Through research, Family Dollar found that over the past year, it has seen more business stemming from its newer, trade-down customer base.
In the 52 weeks ended June 2008, most of the retailer’s new sales growth came from its core customer — typically a female head-of-the household who is “poor and just getting by” and earns an annual income of less than $30,000 from her blue-collar job.
But in the following 52-week period, through June 2009, “we saw a little more balance,” Kelly said. “Still most of our incremental sales were coming from our core, but some was coming from the trade-down customer,” who he described as earning a $70,000 or slightly less annual income and having an established family with school-aged children. She “prefers national brands and looks for sales. She, too, has been impacted by economy.” And she has an increasingly “astute and more aggressive” eye for value.
Kelly added that Family Dollar’s trade down customer has historically accounted for a third of sales.

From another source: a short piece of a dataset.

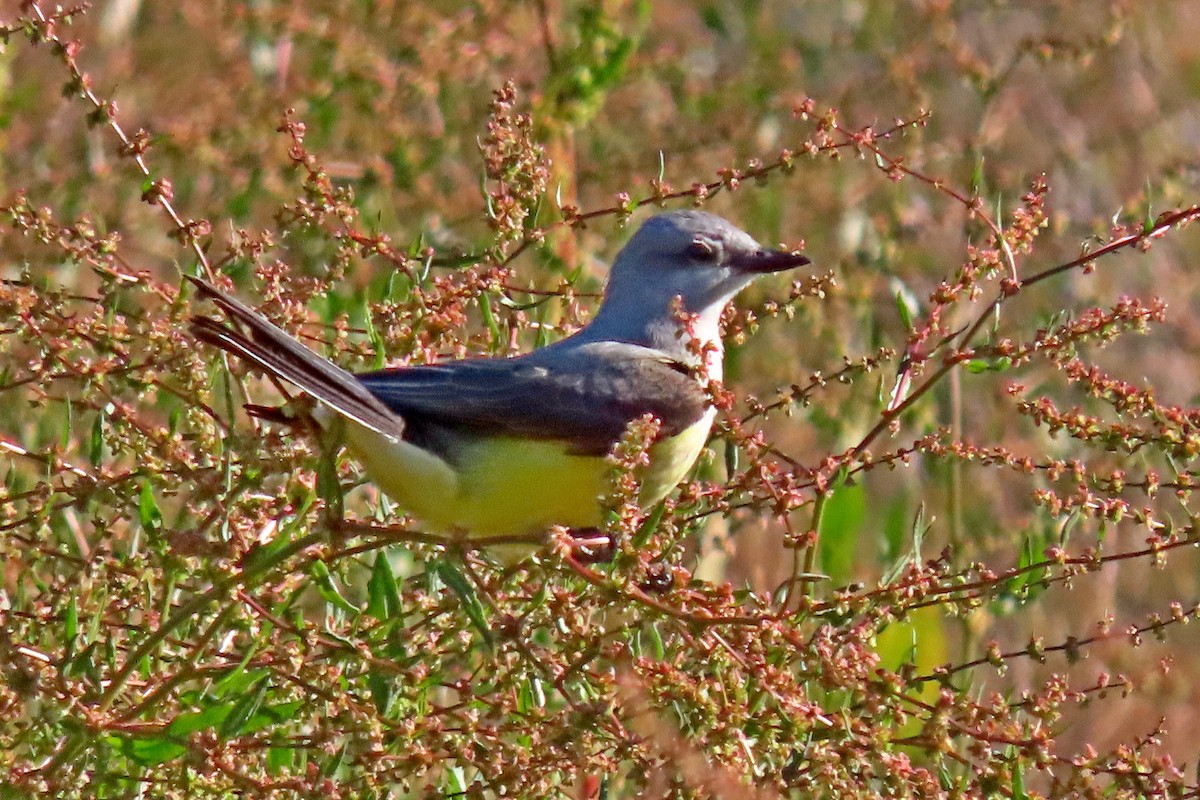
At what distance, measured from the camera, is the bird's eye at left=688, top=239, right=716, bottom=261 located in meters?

But the recent data shows that in the past year these shoppers represent slightly more than a third of the sales.
“It’s not dramatic, but it is an indicator that as economy continues on its depressed stage, there remains an opportunity for trade-down customer,” he explained.
As the trade-down customer more often makes Family Dollar a preferred shopping destination, the retailer is actively figuring out ways to layer in discretionary purchases with non-discretionary types to increase basket size, said Dorlisa Flur, evp, chief merchandising officer.

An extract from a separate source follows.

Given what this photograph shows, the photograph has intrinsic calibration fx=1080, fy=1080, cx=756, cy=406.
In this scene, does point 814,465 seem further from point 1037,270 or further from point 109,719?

“We have increased our breadth and depth of knowledge over time to better position our stores and assortments to serve her,” she said.
Family Dollar divvies its business into six broad business groups – “and not all of them have same appeal across all shoppers,” Flur explained.
At one extreme are household goods, such as laundry detergent, cleaners and paper goods. “We have built credibility with national brands here,” she said, “and we will continue to use these as foundation to draw a broad set of shoppers.”
At the other end of those six businesses is apparel, which for Family Dollar tends to attract mostly lower-income ethnic shoppers. “Our apparel team has a repositioning effort that we’ll start to see in spring. They are working on the styling to appeal to a more mainstream shopper.”
The food category, she said, straddles both sides with established credibility in candy and snacks but not across the board. To improve, Family Dollar is making enhancements that will soon be evident at the store level, Flur said.
Family Dollar’s research finds that every customer basket contains at least one food item, so the retailer is building on that. “How do we get other things to get into those baskets? Discretionary tend to drive larger basket and less frequent. And so the real opportunity is to try to create a more systematic pairing of these,” she said.
To address the issue, Family Dollar, she said, is trying to create a more systematic pairing of nondiscretionary and discretionary items. The company was pleased with the results from a “Baby Solutions” display that merchandises baby consumables with other baby-related products.
Also on Family Dollars long-term agenda is the growth of its global sourcing initiative. The retailer earlier this year brought in a new team and began building a new infrastructure with an import center and new technological capabilities.
While Family Dollar has historically tended to work primarily through agents and importers and kept its focus on Asia, the new global sourcing team is “outlining a road map that over the coming years will take us to much more of a direct sourcing model and help us diversify our mix,” she said. “We want to find low-cost, more interesting merchandise and address lead times.”